The next few sections discuss some of the basic OAIS definitions and concepts.

1 Preserve What, for How Long and for Whom?

The “O” in OAIS stands  for “Open” but refers to the open way the standard was developed rather than anything to do with open-access. Indeed the OAIS Reference Model can apply to any type of archive whether open access, closed, restricted, “dark” or proprietary.

OAIS takes a very general definition of its prime concern which, as the “I” in OAIS suggests, is information:

Information: Any type of knowledge that can be exchanged. In an exchange, it is represented by data. An example is a string of bits (the data) accompanied by a description of how to interpret the string of bits as numbers representing temperature observations measured in degrees Celsius.

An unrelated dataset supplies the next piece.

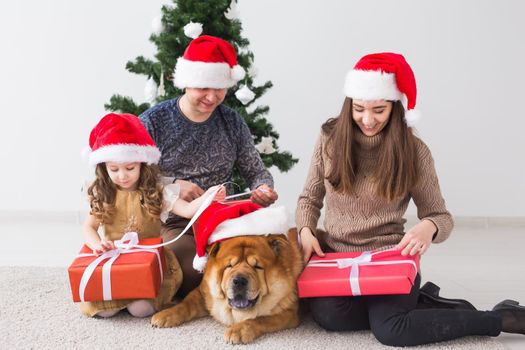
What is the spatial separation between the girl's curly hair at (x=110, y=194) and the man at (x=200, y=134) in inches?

Note that Knowledge is not defined in OAIS .

The accompanying definition of data is equally broad:

Data: A reinterpretable representation of information in a formalized manner suitable for communication, interpretation, or processing. Examples of data include a sequence of bits, a table of numbers, the characters on a page, the recording of sounds made by a person speaking, or a moon rock specimen.

And in the case of things digital:

Digital Object : An object composed of a set of bit sequences.

Note that this does not mean we are restricted to a single file. The definition includes multiple, perhaps distributed, files, or indeed a set of network messages.

The restriction to “bits” i.e. consisting of “1” and “0”, means that if we move to trinary (i.e. “0”, “1” and “2”) instead of binary then we would have to change this definition, but it would not affect the concept – however it would change the tools we could use.

One might wonder why data includes physical objects such as a “moon rock specimen”. The answer should become clear later but in essence the answer is that to provide a logically complete solution to digital preservation one needs, eventually, to jump outside the digital, if only, for example, to read the label on the disk.

As to the question of length of time we need to be concerned about, OAIS provides the following pair of definitions (the text in bold italics below is taken from OAIS):

Long Term: A period of time long enough for there to be concern about the impacts of changing technologies, including support for new media and data formats, and of a changing Designated Community , on the information being held in an OAIS . This period extends into the indefinite future.

Long Term Preservation : The act of maintaining information Independently Understandable , by a Designated Community , and with evidence supporting its Authenticity , over the Long Term.

In other words we are not only talking about decades into the future but, as is a common experience, we need to be concerned with the rapid change of hardware and software, the cycle time of which may be just a few years. Of course even if an archive is not itself looking after the digital objects over the long term, even by that definition, the intention may be for another archive to take over later. In this case the first archive needs to capture all the “metadata ” needed so that it can hand these on also.

Three key concepts are embedded in the above definition namely:

Authenticity : The degree to which a person (or system) may regard an object as what it is purported to be. The degree of Authenticity is judged on the basis of evidence .

There will be much more to say aboutauthenticity in Chap. 13, where the whole chapter is devoted to it.

Independently Understandable : A characteristic of information that is sufficiently complete to allow it to be interpreted, understood and used by the Designated Community without having to resort to special resources not widely available, including named individuals.

By being able to “understand” a piece of information is meant that one can do something useful with it; it is not intended to mean that one understands all of its ramifications.

For example in a criminal investigation of a murder one may have a database with digitally encoded times of telephone calls; here we would be satisfied if we could say “the telephone call was made at 12:05 pm on 1st January 2009, UK time”, but to then understand that this implied that the person who made the call was the murderer is beyond what OAIS means by being able to “understand” the data.

Now we approach one element of what that the “preservation” part of “digital preservation ” means. To require that things are able to be “interpreted, understood and used” is to make some very powerful demands. It not only includes playing a digital recording so it can be heard, or rendering an image or a document so that it can be seen; it also includes being able to understand what the columns in the spreadsheet we mention earlier means, or what the numbers in a piece of scientific data mean; this is needed in order to actually understand and in particular use the data, for example using it in some analysis programme, combining it with other data in order to derive new scientific insights. The “Independently” part is to exclude the easy but unreliable option of being able to simply ask the person who created the digital object; unreliable not because the creator may be a liar but rather because the creator may be, and in the very long term certainly will be, deceased!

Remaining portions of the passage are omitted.